[START EXTRACT TO READ]

I think that Cheney basically, I have a piece coming out next week in the next American Conservative, which I'm sure will be interesting to you.
Cheney has told some of his associates that he is firmly convinced that something has to be done before President Hillary comes in, and President Hillary would not have the nerve to do what is necessary.
In the same discussion, Cheney referred to leading figures in the intelligence community and at the Department of Defense as traitors.
Really?
Yeah.
Well, you know, that's the same kind of language they were using in the run-up to the war in Iraq.
That General Zinni and Colin Powell were traitors.
That's what they called them in the Office of Special Plans.
Right.
Yeah.
Wow.
That's...
I wonder, you know, how crazy does a man have to be to really think that the, what, the head of CENTCOM, the chairman of the Joint Chiefs of Staff, that they're traitors to America?
Well, I think you have to have a very specific and fairly warped view of reality to get to those points, but I think Cheney has demonstrated over the past seven years that he qualifies for that.
Yeah.
Okay.
All right.

[END EXTRACT TO READ]

List every person the interview transcript about Cheney mentions by name.

[START RECORDS SHOWN]

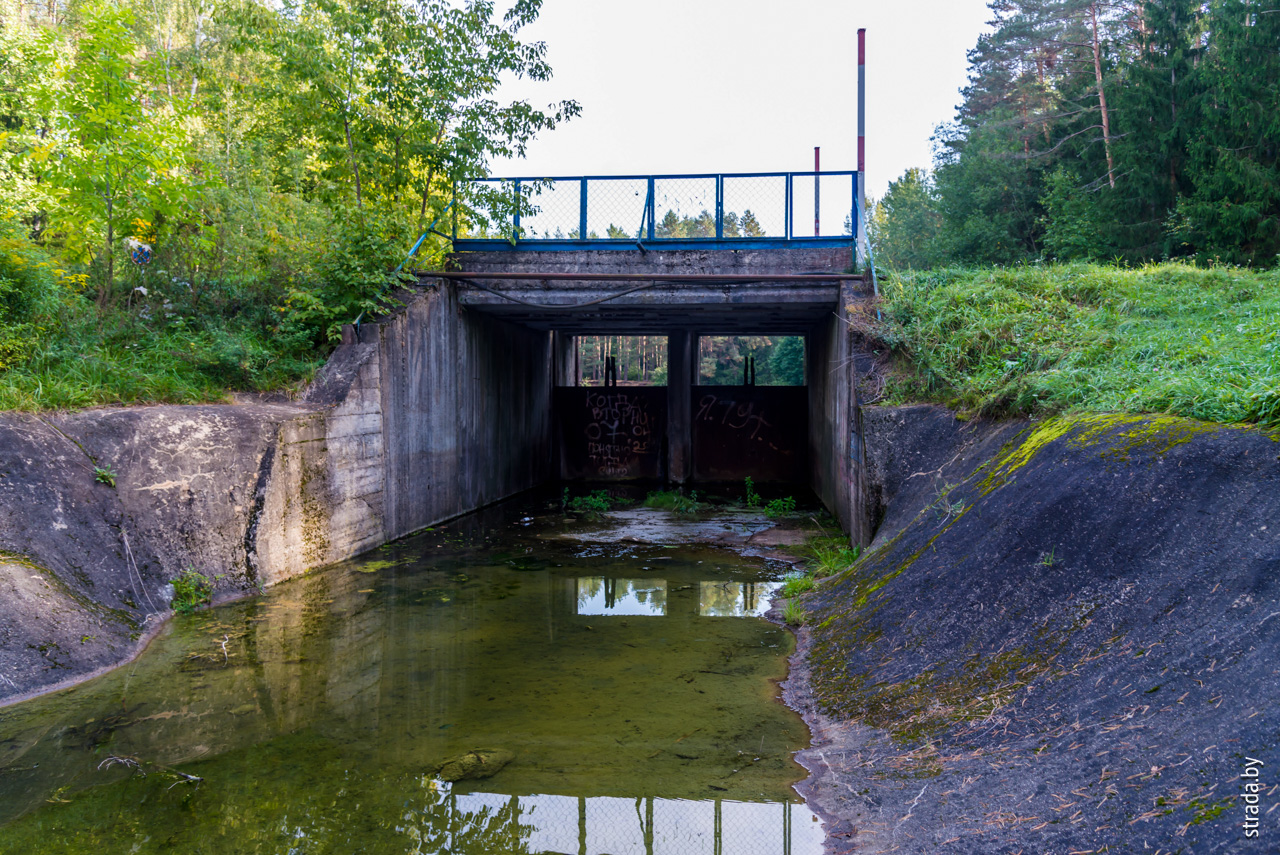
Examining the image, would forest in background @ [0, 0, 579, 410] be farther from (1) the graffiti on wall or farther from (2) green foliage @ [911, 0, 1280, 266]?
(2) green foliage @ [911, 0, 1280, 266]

[END RECORDS SHOWN]
[START RECORDS SHOWN]

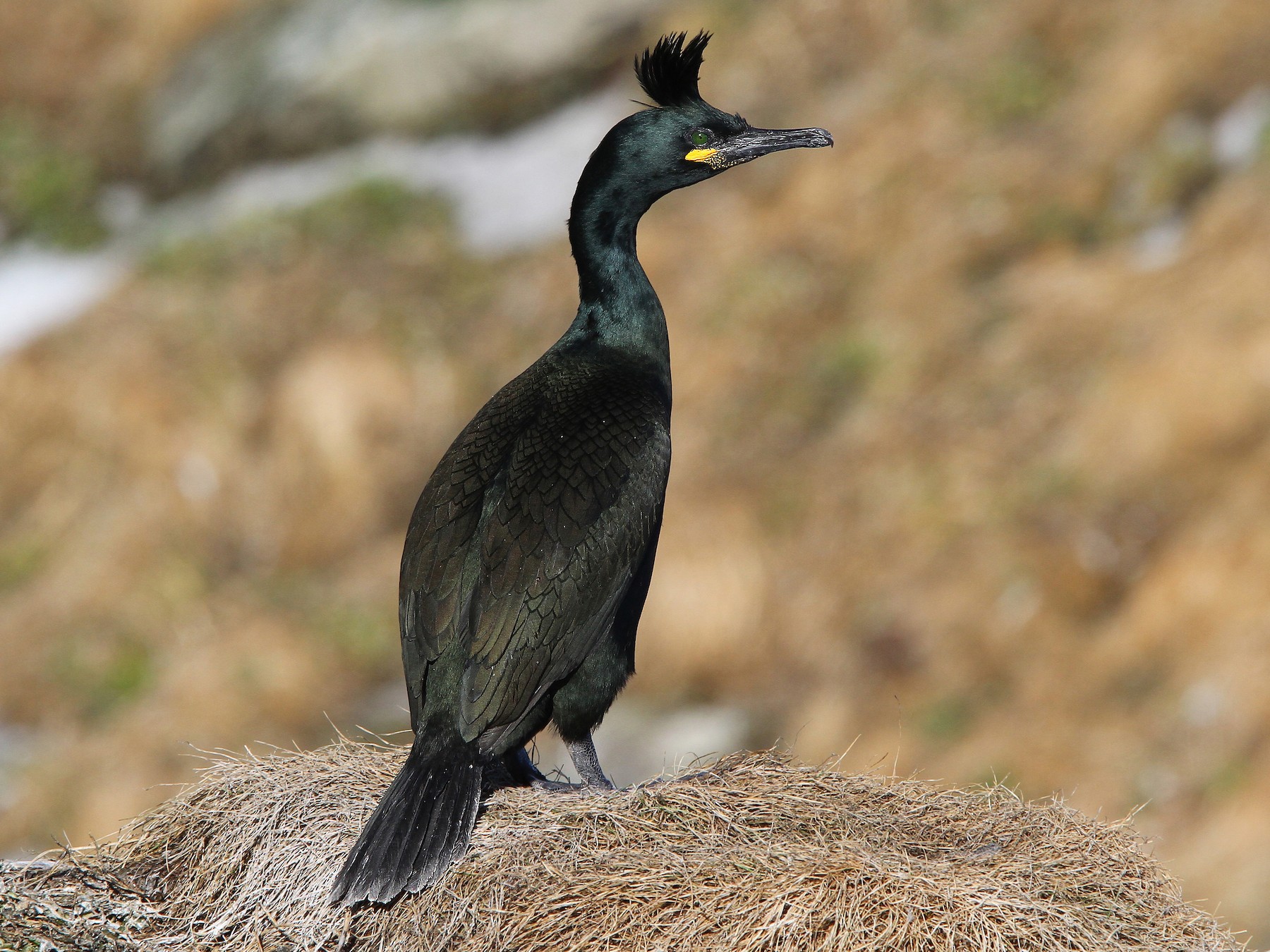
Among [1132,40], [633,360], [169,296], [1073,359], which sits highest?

[END RECORDS SHOWN]

TASK RESPONSE:
Cheney, Hillary, General Zinni, Colin Powell